» Exercise objective
In the post about the App Engine data store in Java, what is the single pojo in the password store application's data model called?

» Text extract
A suggested alternative approach to using the App Engine data store in Java

Three days ago, I started to think about the App Engine based backend for my password store application called "Schlüsselmeister". For those who have not read the previous posts about it, it is a GWT appliaction with a simple data model: a single pojo, PasswordData, holds information about a particular entry in the password database. Passwords are differentiated by categories, and a client can either request the list of categories or all passwords in a particular category.

I was thinking about how to model the datastore side of the application, and I considered augmenting my existing Pojo with JPA annotation. It seemed like good story at first: not only do I have the same model classes on the GWT client and the server, I can even put the same data object into the store. Could it be any simpler?

» Material
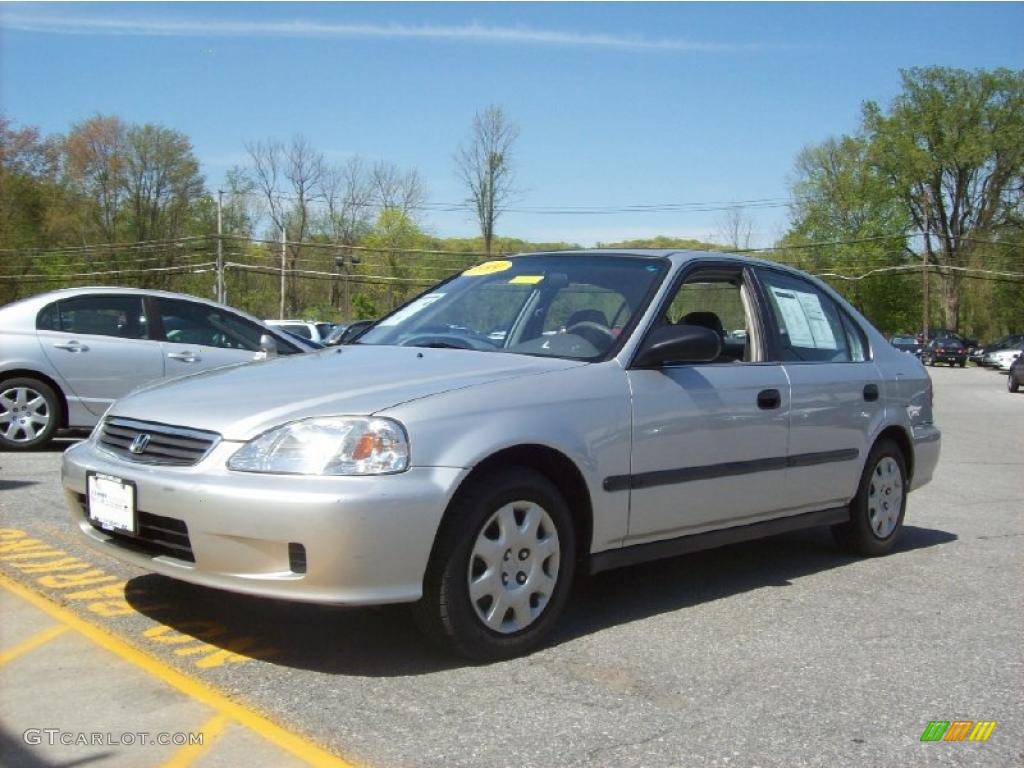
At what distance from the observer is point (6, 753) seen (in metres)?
2.91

» Response to this exercise
PasswordData